迷迷糊糊睡到半夜,季曉鷗忽覺毛骨悚然,她驀然睜開眼睛,渾身的血液幾乎凝住。
床邊立著一個黑漆漆的人影。
她的驚叫只吐出半聲,便被人捂住了嘴,一個聲音在耳邊說:「別怕別怕,是我。」她渾身繃緊的肌肉一下子軟下來。
「你怎麼進來的?」
黑暗中都能清楚感覺到嚴謹的得意:「開眼吧,這世上就沒我打不開的鎖。」
季曉鷗對形勢嚴重估計錯誤,她以為屋門上的防盜鎖可以鎖住一個色慾難耐的男人。可她不知道嚴謹曾有過六秒開啟車門鎖、四十二秒開啟六位保險箱密碼鎖的紀錄,並把這個紀錄一直保持了三年。區區一把民用防盜鎖,在他眼裡不過是小菜一碟,一根鐵絲輕易就能搞定。

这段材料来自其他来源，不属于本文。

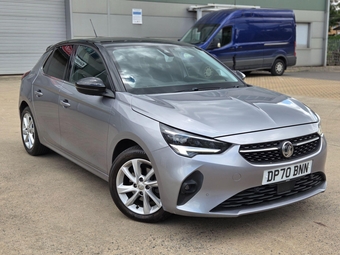 Vauxhall Corsa 2021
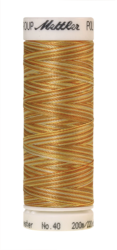 Amber Mix (4820-9933) - Poly Sheen Multi - 220 Yards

這個意想不到的情況,讓季曉鷗悔得直咬牙,恨不能穿越回去修正自己的錯誤。見她不出聲,嚴謹錯認為是她的默許,連忙手腳並用爬上床,掀起被子想鑽進她的被窩。
季曉鷗則拼命裹緊被子,並抬起腳使勁踢他:「滾蛋!」
嚴謹翻身制止她的躁動:「乖,我就想躺在床上睡一覺,沒別的意思。我不動你,你也安靜點兒。」
季曉鷗被壓得死死的,動不得半分,她咬牙切齒地罵:「臭流氓!」
「我怎麼又成了流氓啦?」嚴謹的聲音聽上去無辜極了,「我喜歡你,怎麼能叫流氓?跟不喜歡的女人睡覺,那才叫流氓!」
季曉鷗不再說話,跟這種人有什麼好理論的?她只把臉拼命扭到一邊,以避開他頗不老實的嘴唇。